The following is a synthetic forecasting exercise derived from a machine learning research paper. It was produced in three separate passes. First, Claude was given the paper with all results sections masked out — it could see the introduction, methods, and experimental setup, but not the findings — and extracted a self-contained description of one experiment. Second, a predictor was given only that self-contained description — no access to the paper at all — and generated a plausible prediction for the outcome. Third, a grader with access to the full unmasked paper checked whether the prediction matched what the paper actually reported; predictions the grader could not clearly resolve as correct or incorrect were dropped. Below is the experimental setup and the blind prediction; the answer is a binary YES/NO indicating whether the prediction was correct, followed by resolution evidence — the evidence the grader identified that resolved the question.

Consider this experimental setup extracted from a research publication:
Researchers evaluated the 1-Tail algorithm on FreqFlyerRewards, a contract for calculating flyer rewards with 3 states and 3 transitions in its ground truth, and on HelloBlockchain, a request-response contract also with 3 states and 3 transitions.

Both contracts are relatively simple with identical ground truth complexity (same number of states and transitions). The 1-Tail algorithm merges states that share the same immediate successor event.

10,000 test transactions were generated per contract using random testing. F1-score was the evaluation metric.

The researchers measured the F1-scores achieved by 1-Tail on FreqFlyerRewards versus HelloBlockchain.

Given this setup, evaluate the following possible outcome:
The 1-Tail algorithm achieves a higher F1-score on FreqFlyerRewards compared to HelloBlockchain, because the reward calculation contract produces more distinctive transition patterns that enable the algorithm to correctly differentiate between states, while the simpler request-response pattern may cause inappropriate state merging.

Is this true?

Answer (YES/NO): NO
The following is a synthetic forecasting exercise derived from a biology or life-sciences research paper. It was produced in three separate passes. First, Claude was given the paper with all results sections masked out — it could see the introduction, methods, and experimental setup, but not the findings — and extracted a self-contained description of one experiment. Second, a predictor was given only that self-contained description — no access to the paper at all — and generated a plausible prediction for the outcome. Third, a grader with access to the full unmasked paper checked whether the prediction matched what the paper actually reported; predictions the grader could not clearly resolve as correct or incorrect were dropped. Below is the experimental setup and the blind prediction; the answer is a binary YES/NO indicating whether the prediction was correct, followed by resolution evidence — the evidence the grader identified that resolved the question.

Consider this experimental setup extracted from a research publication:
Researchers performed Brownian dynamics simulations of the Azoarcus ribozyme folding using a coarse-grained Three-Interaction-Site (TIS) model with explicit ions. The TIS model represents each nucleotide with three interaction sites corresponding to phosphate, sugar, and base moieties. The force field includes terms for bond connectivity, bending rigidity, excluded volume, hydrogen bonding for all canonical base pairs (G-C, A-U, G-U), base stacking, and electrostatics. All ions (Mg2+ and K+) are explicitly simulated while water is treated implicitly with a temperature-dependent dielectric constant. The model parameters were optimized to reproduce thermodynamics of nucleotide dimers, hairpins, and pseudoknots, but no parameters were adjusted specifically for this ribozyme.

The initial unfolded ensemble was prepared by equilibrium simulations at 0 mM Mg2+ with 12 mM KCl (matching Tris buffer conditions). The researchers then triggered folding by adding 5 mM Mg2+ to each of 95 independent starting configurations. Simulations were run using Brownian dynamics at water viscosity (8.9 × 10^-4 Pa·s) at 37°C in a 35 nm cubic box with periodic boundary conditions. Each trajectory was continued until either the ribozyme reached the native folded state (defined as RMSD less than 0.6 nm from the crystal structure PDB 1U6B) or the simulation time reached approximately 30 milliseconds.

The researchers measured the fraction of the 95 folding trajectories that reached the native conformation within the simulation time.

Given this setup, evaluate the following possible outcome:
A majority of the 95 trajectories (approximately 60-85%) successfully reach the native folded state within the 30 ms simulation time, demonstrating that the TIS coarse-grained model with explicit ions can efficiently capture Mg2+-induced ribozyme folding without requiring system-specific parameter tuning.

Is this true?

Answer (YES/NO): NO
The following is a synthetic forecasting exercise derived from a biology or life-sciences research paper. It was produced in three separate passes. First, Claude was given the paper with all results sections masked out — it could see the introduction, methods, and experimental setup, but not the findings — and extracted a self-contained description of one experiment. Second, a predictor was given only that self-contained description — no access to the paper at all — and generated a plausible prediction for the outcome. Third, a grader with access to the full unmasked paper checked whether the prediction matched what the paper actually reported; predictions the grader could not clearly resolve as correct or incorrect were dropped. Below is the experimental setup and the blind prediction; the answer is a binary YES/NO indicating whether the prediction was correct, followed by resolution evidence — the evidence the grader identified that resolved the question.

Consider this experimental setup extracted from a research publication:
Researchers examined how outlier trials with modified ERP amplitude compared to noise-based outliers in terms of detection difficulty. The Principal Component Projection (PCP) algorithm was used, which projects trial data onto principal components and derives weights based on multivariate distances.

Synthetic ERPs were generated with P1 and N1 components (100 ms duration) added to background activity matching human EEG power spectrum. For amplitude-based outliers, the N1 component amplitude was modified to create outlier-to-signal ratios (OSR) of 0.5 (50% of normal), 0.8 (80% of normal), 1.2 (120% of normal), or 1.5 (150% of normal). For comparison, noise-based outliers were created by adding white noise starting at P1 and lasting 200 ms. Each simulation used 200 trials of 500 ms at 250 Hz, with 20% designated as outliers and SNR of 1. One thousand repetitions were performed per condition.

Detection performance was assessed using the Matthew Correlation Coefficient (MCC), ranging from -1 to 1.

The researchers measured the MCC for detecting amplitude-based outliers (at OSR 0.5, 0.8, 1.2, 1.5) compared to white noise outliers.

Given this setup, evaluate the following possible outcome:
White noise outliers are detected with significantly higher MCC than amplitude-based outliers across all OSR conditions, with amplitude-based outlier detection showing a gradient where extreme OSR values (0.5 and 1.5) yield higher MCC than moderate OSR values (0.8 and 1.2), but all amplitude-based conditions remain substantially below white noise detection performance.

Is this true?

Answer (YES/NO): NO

━━━━━━━━━━

### [Directions for this task]
Every entry above must be reproduced exactly.

### [The completed task]
The following is a synthetic forecasting exercise derived from a machine learning research paper. It was produced in three separate passes. First, Claude was given the paper with all results sections masked out — it could see the introduction, methods, and experimental setup, but not the findings — and extracted a self-contained description of one experiment. Second, a predictor was given only that self-contained description — no access to the paper at all — and generated a plausible prediction for the outcome. Third, a grader with access to the full unmasked paper checked whether the prediction matched what the paper actually reported; predictions the grader could not clearly resolve as correct or incorrect were dropped. Below is the experimental setup and the blind prediction; the answer is a binary YES/NO indicating whether the prediction was correct, followed by resolution evidence — the evidence the grader identified that resolved the question.

Consider this experimental setup extracted from a research publication:
Researchers evaluated the 1-Tail algorithm on FreqFlyerRewards, a contract for calculating flyer rewards with 3 states and 3 transitions in its ground truth, and on HelloBlockchain, a request-response contract also with 3 states and 3 transitions.

Both contracts are relatively simple with identical ground truth complexity (same number of states and transitions). The 1-Tail algorithm merges states that share the same immediate successor event.

10,000 test transactions were generated per contract using random testing. F1-score was the evaluation metric.

The researchers measured the F1-scores achieved by 1-Tail on FreqFlyerRewards versus HelloBlockchain.

Given this setup, evaluate the following possible outcome:
The 1-Tail algorithm achieves a higher F1-score on FreqFlyerRewards compared to HelloBlockchain, because the reward calculation contract produces more distinctive transition patterns that enable the algorithm to correctly differentiate between states, while the simpler request-response pattern may cause inappropriate state merging.

Is this true?

Answer (YES/NO): NO
The following is a synthetic forecasting exercise derived from a biology or life-sciences research paper. It was produced in three separate passes. First, Claude was given the paper with all results sections masked out — it could see the introduction, methods, and experimental setup, but not the findings — and extracted a self-contained description of one experiment. Second, a predictor was given only that self-contained description — no access to the paper at all — and generated a plausible prediction for the outcome. Third, a grader with access to the full unmasked paper checked whether the prediction matched what the paper actually reported; predictions the grader could not clearly resolve as correct or incorrect were dropped. Below is the experimental setup and the blind prediction; the answer is a binary YES/NO indicating whether the prediction was correct, followed by resolution evidence — the evidence the grader identified that resolved the question.

Consider this experimental setup extracted from a research publication:
Researchers performed Brownian dynamics simulations of the Azoarcus ribozyme folding using a coarse-grained Three-Interaction-Site (TIS) model with explicit ions. The TIS model represents each nucleotide with three interaction sites corresponding to phosphate, sugar, and base moieties. The force field includes terms for bond connectivity, bending rigidity, excluded volume, hydrogen bonding for all canonical base pairs (G-C, A-U, G-U), base stacking, and electrostatics. All ions (Mg2+ and K+) are explicitly simulated while water is treated implicitly with a temperature-dependent dielectric constant. The model parameters were optimized to reproduce thermodynamics of nucleotide dimers, hairpins, and pseudoknots, but no parameters were adjusted specifically for this ribozyme.

The initial unfolded ensemble was prepared by equilibrium simulations at 0 mM Mg2+ with 12 mM KCl (matching Tris buffer conditions). The researchers then triggered folding by adding 5 mM Mg2+ to each of 95 independent starting configurations. Simulations were run using Brownian dynamics at water viscosity (8.9 × 10^-4 Pa·s) at 37°C in a 35 nm cubic box with periodic boundary conditions. Each trajectory was continued until either the ribozyme reached the native folded state (defined as RMSD less than 0.6 nm from the crystal structure PDB 1U6B) or the simulation time reached approximately 30 milliseconds.

The researchers measured the fraction of the 95 folding trajectories that reached the native conformation within the simulation time.

Given this setup, evaluate the following possible outcome:
A majority of the 95 trajectories (approximately 60-85%) successfully reach the native folded state within the 30 ms simulation time, demonstrating that the TIS coarse-grained model with explicit ions can efficiently capture Mg2+-induced ribozyme folding without requiring system-specific parameter tuning.

Is this true?

Answer (YES/NO): NO
The following is a synthetic forecasting exercise derived from a biology or life-sciences research paper. It was produced in three separate passes. First, Claude was given the paper with all results sections masked out — it could see the introduction, methods, and experimental setup, but not the findings — and extracted a self-contained description of one experiment. Second, a predictor was given only that self-contained description — no access to the paper at all — and generated a plausible prediction for the outcome. Third, a grader with access to the full unmasked paper checked whether the prediction matched what the paper actually reported; predictions the grader could not clearly resolve as correct or incorrect were dropped. Below is the experimental setup and the blind prediction; the answer is a binary YES/NO indicating whether the prediction was correct, followed by resolution evidence — the evidence the grader identified that resolved the question.

Consider this experimental setup extracted from a research publication:
Researchers examined how outlier trials with modified ERP amplitude compared to noise-based outliers in terms of detection difficulty. The Principal Component Projection (PCP) algorithm was used, which projects trial data onto principal components and derives weights based on multivariate distances.

Synthetic ERPs were generated with P1 and N1 components (100 ms duration) added to background activity matching human EEG power spectrum. For amplitude-based outliers, the N1 component amplitude was modified to create outlier-to-signal ratios (OSR) of 0.5 (50% of normal), 0.8 (80% of normal), 1.2 (120% of normal), or 1.5 (150% of normal). For comparison, noise-based outliers were created by adding white noise starting at P1 and lasting 200 ms. Each simulation used 200 trials of 500 ms at 250 Hz, with 20% designated as outliers and SNR of 1. One thousand repetitions were performed per condition.

Detection performance was assessed using the Matthew Correlation Coefficient (MCC), ranging from -1 to 1.

The researchers measured the MCC for detecting amplitude-based outliers (at OSR 0.5, 0.8, 1.2, 1.5) compared to white noise outliers.

Given this setup, evaluate the following possible outcome:
White noise outliers are detected with significantly higher MCC than amplitude-based outliers across all OSR conditions, with amplitude-based outlier detection showing a gradient where extreme OSR values (0.5 and 1.5) yield higher MCC than moderate OSR values (0.8 and 1.2), but all amplitude-based conditions remain substantially below white noise detection performance.

Is this true?

Answer (YES/NO): NO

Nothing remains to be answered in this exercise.